### Exercise
Each line of the data is to be output verbatim, with the images removed.
++++++
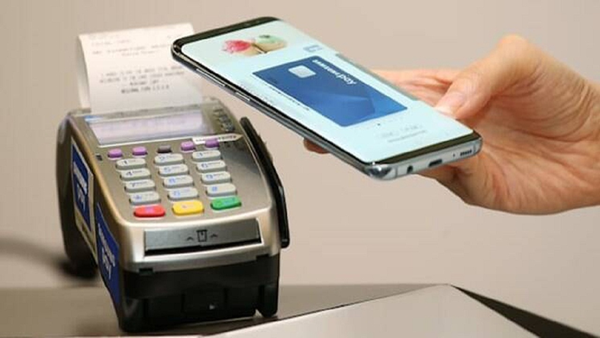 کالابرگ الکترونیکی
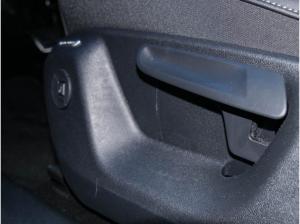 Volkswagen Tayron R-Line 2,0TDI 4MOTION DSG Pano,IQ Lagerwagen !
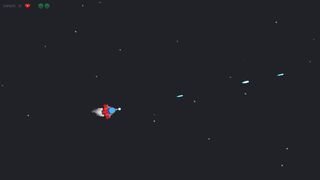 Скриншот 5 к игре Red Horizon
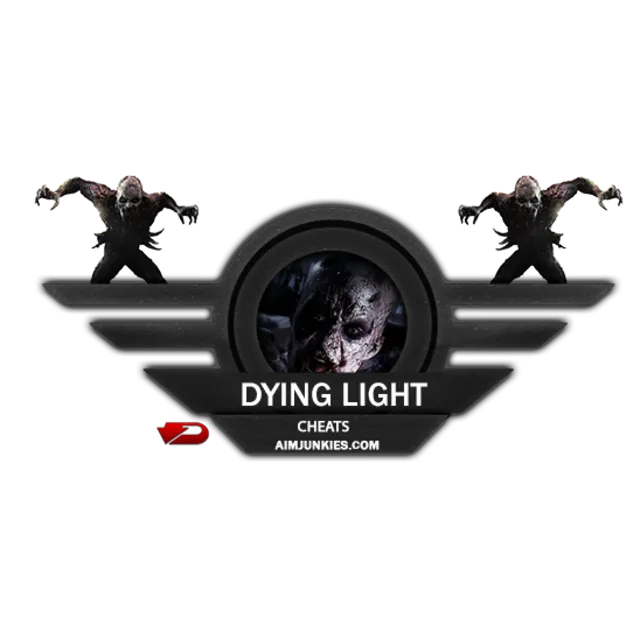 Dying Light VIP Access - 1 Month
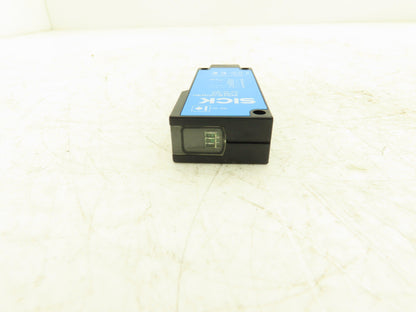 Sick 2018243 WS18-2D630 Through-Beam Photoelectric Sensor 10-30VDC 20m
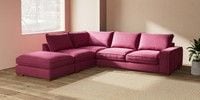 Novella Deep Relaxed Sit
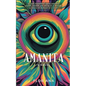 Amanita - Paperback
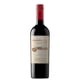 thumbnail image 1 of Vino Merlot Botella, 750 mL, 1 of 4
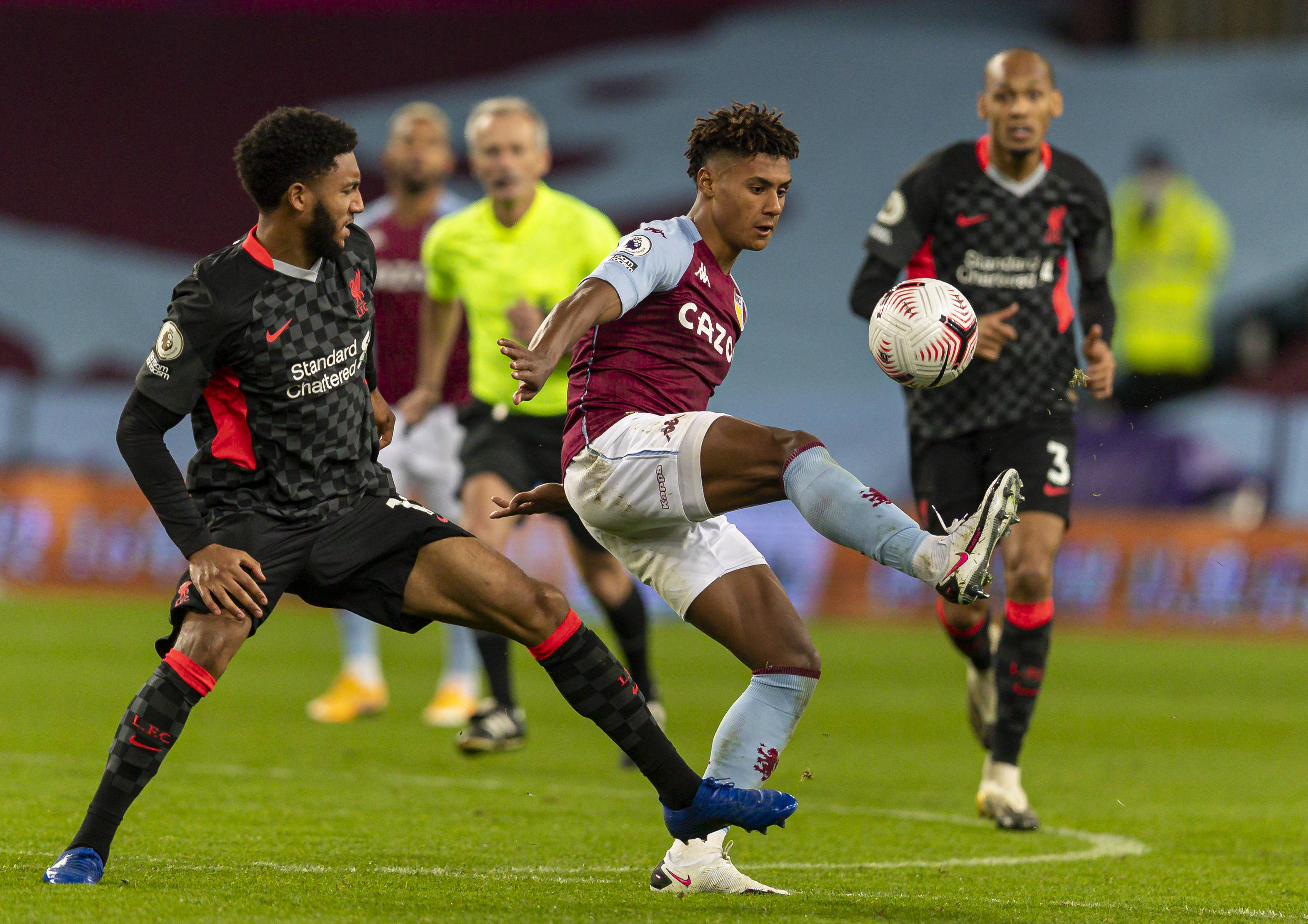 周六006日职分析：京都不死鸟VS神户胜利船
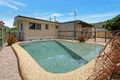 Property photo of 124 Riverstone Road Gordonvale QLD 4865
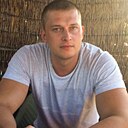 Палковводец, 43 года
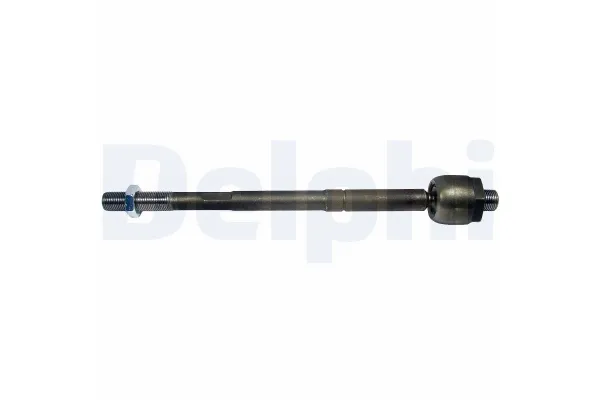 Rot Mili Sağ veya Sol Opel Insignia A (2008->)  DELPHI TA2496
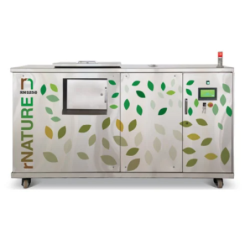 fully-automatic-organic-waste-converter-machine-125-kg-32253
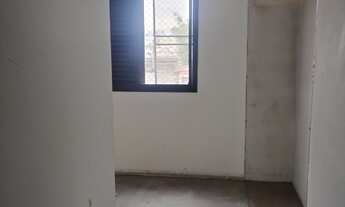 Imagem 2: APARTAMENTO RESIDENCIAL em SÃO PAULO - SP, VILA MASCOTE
++++++
### Reply to the exercise
 کالابرگ الکترونیکی
 Volkswagen Tayron R-Line 2,0TDI 4MOTION DSG Pano,IQ Lagerwagen !
 Скриншот 5 к игре Red Horizon
 Dying Light VIP Access - 1 Month
 Sick 2018243 WS18-2D630 Through-Beam Photoelectric Sensor 10-30VDC 20m
 Novella Deep Relaxed Sit
 Amanita - Paperback
 thumbnail image 1 of Vino Merlot Botella, 750 mL, 1 of 4
 周六006日职分析：京都不死鸟VS神户胜利船
 Property photo of 124 Riverstone Road Gordonvale QLD 4865
 Палковводец, 43 года
 Rot Mili Sağ veya Sol Opel Insignia A (2008->)  DELPHI TA2496
 fully-automatic-organic-waste-converter-machine-125-kg-32253
 Imagem 2: APARTAMENTO RESIDENCIAL em SÃO PAULO - SP, VILA MASCOTE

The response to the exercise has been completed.